また,動作条件による熱レンズ効果の変動対策として,「レーザーロッドが熱的に平衡状態になったことを(ビームパターンを見て)確認してから,熱レンズ効果を補正するカウンター光学系の調整を行なっている。これは,レーザーの動作条件(繰り返し数,励起エネルギーなど)によってカウンター光学系の補正量を調整する必要があるので,動作条件に合わせて最適な位置を導き出している」としている。
今回開発した装置はこの振動励起レーザー,数十ミリ秒以内にレーザーを検査箇所に正確に移動させることを可能にするガルバノミラーとレーザー干渉計からなる高速掃引機構,レーザー干渉計からの信号を高速で取得,解析しほぼリアルタイムで結果の描画が可能な欠陥判定システムを統合したものだが,レーザー総研によると,「25 Hzの動作を達成するため,これら要素間で同期を取得する必要があった。
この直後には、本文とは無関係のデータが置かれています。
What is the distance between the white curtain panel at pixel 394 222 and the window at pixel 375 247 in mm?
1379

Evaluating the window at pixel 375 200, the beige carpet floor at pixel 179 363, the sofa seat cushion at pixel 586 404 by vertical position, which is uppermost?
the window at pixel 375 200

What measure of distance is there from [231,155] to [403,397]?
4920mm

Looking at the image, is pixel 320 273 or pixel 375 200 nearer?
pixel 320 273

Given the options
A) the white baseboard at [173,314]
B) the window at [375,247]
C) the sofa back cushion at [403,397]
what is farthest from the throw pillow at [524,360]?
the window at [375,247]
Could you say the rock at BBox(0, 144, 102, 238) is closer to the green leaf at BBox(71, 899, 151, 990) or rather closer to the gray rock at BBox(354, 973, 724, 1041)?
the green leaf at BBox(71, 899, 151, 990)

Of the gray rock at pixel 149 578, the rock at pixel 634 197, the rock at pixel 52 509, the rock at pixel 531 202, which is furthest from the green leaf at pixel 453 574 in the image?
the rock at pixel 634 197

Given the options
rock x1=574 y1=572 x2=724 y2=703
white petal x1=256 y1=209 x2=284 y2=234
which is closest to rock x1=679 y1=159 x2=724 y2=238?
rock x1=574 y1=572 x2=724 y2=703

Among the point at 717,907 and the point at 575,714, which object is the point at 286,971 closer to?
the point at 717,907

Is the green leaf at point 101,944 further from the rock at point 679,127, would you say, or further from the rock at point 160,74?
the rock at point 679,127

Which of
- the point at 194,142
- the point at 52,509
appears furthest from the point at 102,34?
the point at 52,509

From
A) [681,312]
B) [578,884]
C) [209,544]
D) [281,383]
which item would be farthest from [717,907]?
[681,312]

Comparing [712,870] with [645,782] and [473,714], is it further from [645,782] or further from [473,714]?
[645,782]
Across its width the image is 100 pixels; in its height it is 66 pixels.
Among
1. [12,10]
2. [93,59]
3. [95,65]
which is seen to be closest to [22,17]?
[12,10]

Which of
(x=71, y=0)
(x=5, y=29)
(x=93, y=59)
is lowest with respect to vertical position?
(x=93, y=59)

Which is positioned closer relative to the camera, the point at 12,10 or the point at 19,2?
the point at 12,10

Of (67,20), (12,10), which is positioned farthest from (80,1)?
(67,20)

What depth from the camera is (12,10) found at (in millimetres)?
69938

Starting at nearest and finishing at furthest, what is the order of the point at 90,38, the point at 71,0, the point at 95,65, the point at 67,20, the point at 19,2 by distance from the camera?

ディレイやジッターが生じるなど,トリガ信号が入力されてからの応答が異なるためで,それらを解析し制御することで解決を図った」という。
合同研究グループは開発した高速掃引レーザー欠陥検出装置を用い,内部に深さ1 cmの模擬的な欠陥を持つコンクリート供試体で検査実験を行なった。コンクリート供試体の距離は,トンネル中央からほぼ天井までに相当する約7 mで,20 cm四方内の7×7の49ヶ所を検査した。これまでは約100秒を要していた49ヶ所の検査を,僅か2秒以内で行なうことに成功した。レーザーによる検査では,コンクリート内部が健全である場合,振動の周波数に特定の偏りは見られないが,欠陥がある場合にはその構造に応じた特定の振動(卓越振動)が強く現われる。
今回の成果は実験室で得られたものであるため,今後は屋外に持ち出せる仕様へと改修していく予定という。開発項目として挙げられているのは,耐衝撃性や防塵・防音性の向上,外部アライメント機構の導入,装置の小型化など。
レーザー総研によれば,「レーザー欠陥検出法において,振動励起レーザーで検査表面に励起される振動の振幅は数十ナノメートルと非常に微小である。この微小振動を,光の波長オーダーの目盛りを持つレーザー干渉計で計測する。分解能に優れ,高感度のレーザー干渉計であるが,感度の高さゆえに外乱成分を検出してしまい,信号対雑音比を大きくするための工夫が必要となる。地面からの振動,装置駆動部の振動,背景音による光学系への振動などが雑音レベルを上げる要因となり,これらの対策が必要であったが,現在も継続して取り組んでいる課題でもある」としている。
一方,原子力機構・関西光科学研究所は,「実際の現場では,タフなレーザー(野外で使えて,外部から大きな衝撃を受けても正常動作するレーザー)が求められているため,今後は耐衝撃性の高いホルダー,部品などを吟味して使用する必要がある。また,アライメントずれに対する自動アライメント機構や,防塵箱の外部からミラーホルダーを駆動させる機構なども必要であり,現在それらに対応するための2号機を製作中だ。数年以内に野外での実証実験を行ないたい」としている。
レーザー欠陥検出法は,その原理が打音法と遜色がないため,これまでに打音法によって蓄積された様々な欠陥に対する膨大な音のデータベースと,今回のレーザー欠陥検出法で得られる振動データを関連付けていくことで,打音法と互換が可能な遠隔・非接触検査技術として,将来の実用化が期待されている。また,自動化も期待できるため,検査の高効率化や低コスト化につながる可能性もある。今後の開発動向が注目されるところだ◇
(月刊OPTRONICS 2016年3月号掲載)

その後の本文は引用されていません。